Author: Duncan Matthews
Publisher: Routledge
Published: 2003-09-02
Total Pages: 227
ISBN-13: 1134594968
DOWNLOAD EBOOKIn Globalising Intellectual Property Rights, Matthews looks at various aspects of the TRIPS Agreement: agenda-setting, legal interpretation, implementation, enforcement and revision - from the viewpoint of global business interests and developing countries. It is argued that the Agreement was largely the result of an initiative by multinational companies who sought to protect their own intellectual property through international law, and, furthermore, that it is these multinational companies who are now its main guardians. The book concludes that the history of the TRIPS Agreement and the role of business is a clear example of governance by non-state actors on a global scale. This book will be of interest to students and researchers in the fields of international relations, intellectual property law, international economic law and development studies.

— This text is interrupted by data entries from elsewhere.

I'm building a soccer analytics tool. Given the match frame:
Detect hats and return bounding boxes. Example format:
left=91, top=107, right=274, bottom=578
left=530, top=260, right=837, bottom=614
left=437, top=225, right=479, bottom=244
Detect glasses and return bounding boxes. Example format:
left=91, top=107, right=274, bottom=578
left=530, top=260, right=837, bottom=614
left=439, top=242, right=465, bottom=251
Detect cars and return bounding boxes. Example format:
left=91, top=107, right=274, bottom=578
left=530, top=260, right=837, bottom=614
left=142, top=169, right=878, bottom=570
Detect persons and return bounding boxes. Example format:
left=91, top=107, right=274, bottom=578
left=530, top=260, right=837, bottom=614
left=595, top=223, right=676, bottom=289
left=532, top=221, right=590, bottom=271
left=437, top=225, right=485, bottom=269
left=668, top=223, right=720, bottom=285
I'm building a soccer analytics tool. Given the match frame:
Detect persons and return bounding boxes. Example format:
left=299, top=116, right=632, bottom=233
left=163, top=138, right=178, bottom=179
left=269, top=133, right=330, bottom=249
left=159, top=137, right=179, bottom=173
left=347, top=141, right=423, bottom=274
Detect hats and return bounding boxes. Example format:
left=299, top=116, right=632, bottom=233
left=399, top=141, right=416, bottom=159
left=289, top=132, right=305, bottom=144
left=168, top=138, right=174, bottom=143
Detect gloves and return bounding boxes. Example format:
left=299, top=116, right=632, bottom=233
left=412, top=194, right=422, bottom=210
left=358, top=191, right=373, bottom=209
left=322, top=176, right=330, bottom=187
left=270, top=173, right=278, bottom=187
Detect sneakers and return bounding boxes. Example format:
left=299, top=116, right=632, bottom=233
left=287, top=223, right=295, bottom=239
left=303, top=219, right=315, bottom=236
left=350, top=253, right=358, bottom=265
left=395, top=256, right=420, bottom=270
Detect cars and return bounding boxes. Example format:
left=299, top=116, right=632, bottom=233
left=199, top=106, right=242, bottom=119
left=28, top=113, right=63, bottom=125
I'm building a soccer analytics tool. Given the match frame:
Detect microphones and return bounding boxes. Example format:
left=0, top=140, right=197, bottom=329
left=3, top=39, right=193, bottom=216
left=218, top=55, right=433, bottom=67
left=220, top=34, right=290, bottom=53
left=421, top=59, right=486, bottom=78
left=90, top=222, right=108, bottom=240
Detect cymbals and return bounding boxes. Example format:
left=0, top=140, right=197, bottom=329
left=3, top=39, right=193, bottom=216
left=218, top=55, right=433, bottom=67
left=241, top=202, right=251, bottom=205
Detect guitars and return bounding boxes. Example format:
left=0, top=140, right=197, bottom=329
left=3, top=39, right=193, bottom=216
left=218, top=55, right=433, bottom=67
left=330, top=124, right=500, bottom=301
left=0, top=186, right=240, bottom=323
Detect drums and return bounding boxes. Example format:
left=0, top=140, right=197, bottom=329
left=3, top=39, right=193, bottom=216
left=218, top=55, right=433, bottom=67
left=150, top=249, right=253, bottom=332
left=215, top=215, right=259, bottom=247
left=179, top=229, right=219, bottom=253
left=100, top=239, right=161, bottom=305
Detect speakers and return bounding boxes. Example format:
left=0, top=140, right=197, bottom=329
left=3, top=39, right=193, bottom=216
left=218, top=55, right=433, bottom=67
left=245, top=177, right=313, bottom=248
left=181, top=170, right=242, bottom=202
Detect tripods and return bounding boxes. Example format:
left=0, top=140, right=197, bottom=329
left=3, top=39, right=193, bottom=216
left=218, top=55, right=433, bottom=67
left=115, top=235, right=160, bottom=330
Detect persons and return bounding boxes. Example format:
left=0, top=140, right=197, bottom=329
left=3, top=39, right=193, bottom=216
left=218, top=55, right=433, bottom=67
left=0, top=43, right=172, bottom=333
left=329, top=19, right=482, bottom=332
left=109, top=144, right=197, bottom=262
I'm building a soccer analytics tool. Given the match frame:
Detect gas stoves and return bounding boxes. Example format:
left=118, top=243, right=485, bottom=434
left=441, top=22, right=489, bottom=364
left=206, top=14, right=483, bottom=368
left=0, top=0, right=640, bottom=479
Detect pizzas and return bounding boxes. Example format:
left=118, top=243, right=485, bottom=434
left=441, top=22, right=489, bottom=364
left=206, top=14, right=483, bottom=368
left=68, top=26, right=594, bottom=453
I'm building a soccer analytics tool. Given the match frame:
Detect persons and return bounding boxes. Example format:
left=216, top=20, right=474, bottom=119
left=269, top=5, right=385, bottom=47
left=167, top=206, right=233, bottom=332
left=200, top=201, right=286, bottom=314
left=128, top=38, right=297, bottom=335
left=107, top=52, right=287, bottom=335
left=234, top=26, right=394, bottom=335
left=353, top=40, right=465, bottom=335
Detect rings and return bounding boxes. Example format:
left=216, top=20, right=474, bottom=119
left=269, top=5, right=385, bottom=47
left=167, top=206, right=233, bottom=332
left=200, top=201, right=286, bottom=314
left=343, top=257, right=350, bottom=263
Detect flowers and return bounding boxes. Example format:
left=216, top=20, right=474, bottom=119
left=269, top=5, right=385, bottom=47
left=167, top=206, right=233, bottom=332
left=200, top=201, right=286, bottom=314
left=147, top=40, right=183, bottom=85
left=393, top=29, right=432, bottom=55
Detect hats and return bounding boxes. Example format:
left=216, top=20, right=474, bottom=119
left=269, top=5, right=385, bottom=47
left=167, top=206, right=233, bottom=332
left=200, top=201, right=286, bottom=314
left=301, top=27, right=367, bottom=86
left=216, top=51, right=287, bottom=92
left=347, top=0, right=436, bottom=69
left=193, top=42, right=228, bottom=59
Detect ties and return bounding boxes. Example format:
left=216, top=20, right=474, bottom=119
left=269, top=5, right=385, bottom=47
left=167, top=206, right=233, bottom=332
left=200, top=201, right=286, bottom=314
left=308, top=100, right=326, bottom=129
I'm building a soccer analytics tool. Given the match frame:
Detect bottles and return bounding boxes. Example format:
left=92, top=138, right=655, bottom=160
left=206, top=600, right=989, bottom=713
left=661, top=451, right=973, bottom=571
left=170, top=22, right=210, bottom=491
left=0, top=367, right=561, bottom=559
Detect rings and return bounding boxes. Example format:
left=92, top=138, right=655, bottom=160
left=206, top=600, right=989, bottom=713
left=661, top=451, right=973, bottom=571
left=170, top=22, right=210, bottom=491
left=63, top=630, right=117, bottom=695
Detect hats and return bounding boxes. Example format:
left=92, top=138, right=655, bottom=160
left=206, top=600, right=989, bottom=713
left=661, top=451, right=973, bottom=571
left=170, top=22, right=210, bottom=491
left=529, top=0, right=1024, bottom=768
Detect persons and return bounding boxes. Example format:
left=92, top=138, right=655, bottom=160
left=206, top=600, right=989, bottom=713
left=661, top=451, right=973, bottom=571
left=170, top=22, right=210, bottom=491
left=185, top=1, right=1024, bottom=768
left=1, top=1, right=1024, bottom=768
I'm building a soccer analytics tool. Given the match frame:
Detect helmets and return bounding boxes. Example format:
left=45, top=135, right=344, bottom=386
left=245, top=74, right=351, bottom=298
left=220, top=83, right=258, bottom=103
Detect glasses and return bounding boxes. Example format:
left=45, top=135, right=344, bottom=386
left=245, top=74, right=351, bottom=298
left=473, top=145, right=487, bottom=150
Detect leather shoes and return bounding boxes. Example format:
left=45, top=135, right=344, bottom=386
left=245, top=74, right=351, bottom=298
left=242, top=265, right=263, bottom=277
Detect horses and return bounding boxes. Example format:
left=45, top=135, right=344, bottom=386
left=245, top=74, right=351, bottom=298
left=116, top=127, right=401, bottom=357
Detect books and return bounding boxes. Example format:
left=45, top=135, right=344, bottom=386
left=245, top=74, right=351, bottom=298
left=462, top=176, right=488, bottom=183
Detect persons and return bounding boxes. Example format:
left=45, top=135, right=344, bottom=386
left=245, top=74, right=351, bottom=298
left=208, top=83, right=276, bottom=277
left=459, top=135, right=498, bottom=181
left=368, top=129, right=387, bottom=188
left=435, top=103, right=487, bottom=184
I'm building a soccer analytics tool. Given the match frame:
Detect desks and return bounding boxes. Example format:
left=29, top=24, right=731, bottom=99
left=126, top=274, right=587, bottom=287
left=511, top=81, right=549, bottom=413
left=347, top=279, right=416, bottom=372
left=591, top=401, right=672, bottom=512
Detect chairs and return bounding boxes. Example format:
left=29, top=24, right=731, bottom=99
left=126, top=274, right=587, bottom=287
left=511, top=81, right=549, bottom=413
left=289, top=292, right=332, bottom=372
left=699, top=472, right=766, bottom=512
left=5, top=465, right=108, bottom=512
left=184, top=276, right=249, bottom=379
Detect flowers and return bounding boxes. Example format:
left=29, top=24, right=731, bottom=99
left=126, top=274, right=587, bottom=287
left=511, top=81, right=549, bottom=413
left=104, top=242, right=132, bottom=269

Author: Susan Ariel Aaronson
Publisher: University of Michigan Press
Published: 2002-05-14
Total Pages: 285
ISBN-13: 047208867X
DOWNLOAD EBOOKIn the wake of civil protest in Seattle during the 1999 World Trade Organization meeting, many issues raised by globalization and increasingly free trade have been in the forefront of the news. But these issues are not necessarily new. Taking Trade to the Streets describes how so many individuals and nongovernmental organizations came over time to see trade agreements as threatening national systems of social and environmental regulations. Using the United States as a case study, Susan Ariel Aaronson examines the history of trade agreement critics, focusing particular attention on NAFTA (the North American Free Trade Agreement between Canada, Mexico, and the United States) and the Tokyo and Uruguay Rounds of trade liberalization under the GATT. She also considers the question of whether such trade agreement critics are truly protectionist. The book explores how trade agreement critics built a fluid global movement to redefine the terms of trade agreements (the international system of rules governing trade) and to redefine how citizens talk about trade. (The "terms of trade" is a relationship between the prices of exports and of imports.) That movement, which has been growing since the 1980s, transcends borders as well as longstanding views about the role of government in the economy. While many trade agreement critics on the left say they want government policies to make markets more equitable, they find themselves allied with activists on the right who want to reduce the role of government in the economy. Aaronson highlights three hot-button social issues--food safety, the environment, and labor standards--to illustrate how conflicts arise between trade and other types of regulation. And finally she calls for a careful evaluation of the terms of trade from which an honest debate over regulating the global economy might emerge. Ultimately, this book links the history of trade policy to the history of social regulation. It is a social, political, and economic history that will be of interest to policymakers and students of history, economics, political science, government, trade, sociology, and international affairs. Susan Ariel Aaronson is Senior Fellow at the National Policy Institute and occasional commentator on National Public Radio's "Morning Edition."
Author: Steve Dryden
Publisher: Oxford University Press, USA
Published: 1995
Total Pages: 492
ISBN-13:
DOWNLOAD EBOOKThis brilliantly written history of the office of the U.S. Trade Representative illuminates the part this office plays in our evoloving role in the world economy. Dryden traces the deep ambivalence most Americans have about the ideal of free trade, and includes vivid capsule portraits of all the U.S. Trade Representatives.
Author: Lori Wallach
Publisher: Seven Stories Press
Published: 2011-01-04
Total Pages: 96
ISBN-13: 1609803280
DOWNLOAD EBOOKIn this groundbreaking pamphlet, directors of Ralph Nader's Public Citizen group examine the first five years of the World Trade Organization's track record, demonstrating how the WTO aims to create a new global economic system that increases corporate profit with little regard for social and ecological impacts, or democratically enacted law. Wallach and Sforza make clear recommendations for altering the undemocratic course that the WTO imposes on democratic society.